I gave the dispatcher the address and told her there had been a murder. She asked for my name, and I gave that to her as well. She didn’t seem surprised. There are plenty of James O’Connors in Boston.

Then, continuing to be responsible, I called Harold White. No answer. I tried Roger Simmons next. He was home. “Hi, Roger. Jim.”

“Jim, how are you? What can I—”

“I’m at a murder scene, Roger. I discovered the body. I just called the police. They haven’t arrived yet.”

“Jesus Christ,” he whispered.

“I need you,” I said. I gave him the address.

“Jim,” he said, “I’m not sure I’m the person you want. You know I haven’t done criminal in—”

“That’s okay. Between the two of us it’ll all come back. And get hold of Harold if you can. He isn’t answering.”

“All right, but—”

I hung up. I didn’t feel like chatting with Roger.

I sat on the edge of the bed and looked around. Lights were on, I noticed: in the living room, here in the bedroom. Did that mean she had been alive into the evening? The time of death matters.

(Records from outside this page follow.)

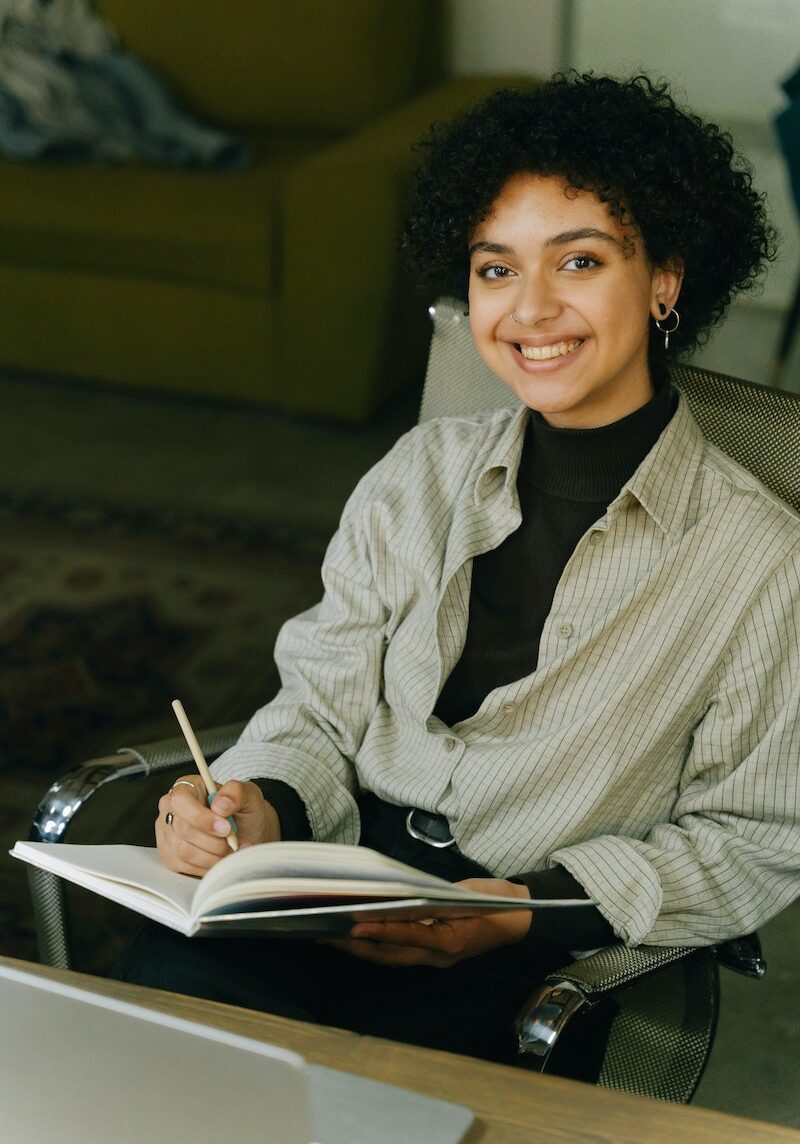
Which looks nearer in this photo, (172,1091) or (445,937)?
(172,1091)

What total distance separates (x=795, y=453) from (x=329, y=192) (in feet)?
6.07

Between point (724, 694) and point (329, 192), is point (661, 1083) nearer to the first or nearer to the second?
point (724, 694)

But it had been foggy all day, and the apartment was dark anyway, so—

So what? Amanda was dead.

I looked down at the black comforter on the bed. Black comforter, black rugs, white walls. “Why is everything black and white?” I asked her the first time I saw her apartment. I was nervous; I needed to talk.

“I have no style,” she said. “Decorating’s easier if you stick to black and white.”

I didn’t believe her. She oozed style. “I think it’s because you’re a journalist,” I said. “Journalists like extremes. Good guys and bad guys. Saints and sinners.”

“All right,” she said. “Have it your way.”

“So am I a good guy or a bad guy?” I persisted.

And then she smiled at me. That sensuous, knowing smile, the smile of a prom queen watching the gawky boy try to ask her for a dance. “I don’t know,” she said. “But I intend to find out.”

The words were filled with menace in the remembering. I thought of her white shirt, now stained red. I thought of her white skin turning purple against the black floor. I heard sirens.

I thought of what I had come here to find out. Too late for that now. If it was here, hidden somewhere in the computer or the pile of floppy disks, I was ruined. But I thought: At least I can’t let them find out we were lovers.

We had been careful, I knew. No presents, no mementos. No risks. Was there anything—

Yes. A Polaroid snapshot we had taken with a timer one night after a bottle of wine: the two of us kissing openmouthed on the edge of the bed. Where I was sitting now. We didn’t stop kissing when the flash went off and the camera spat out the photo. Afterward I suggested that we burn it, but she refused. “I need something to remind me of you when you’re not here,” she insisted. Were those words another lie? I hadn’t thought so at the time. She kissed me again, and I didn’t object when she kept the photo.

She had put it in the drawer of her night table, beneath her birth control pills. Could it still be there? Perhaps she had thrown it away in anger or despair; more likely she was saving it for evidence. I opened the drawer. The pills were where I remembered them; I picked them up, and there was the photograph. I stuck it in my pocket without looking at it. And then I held my head in my hands and started to cry for the first time since I was twelve years old.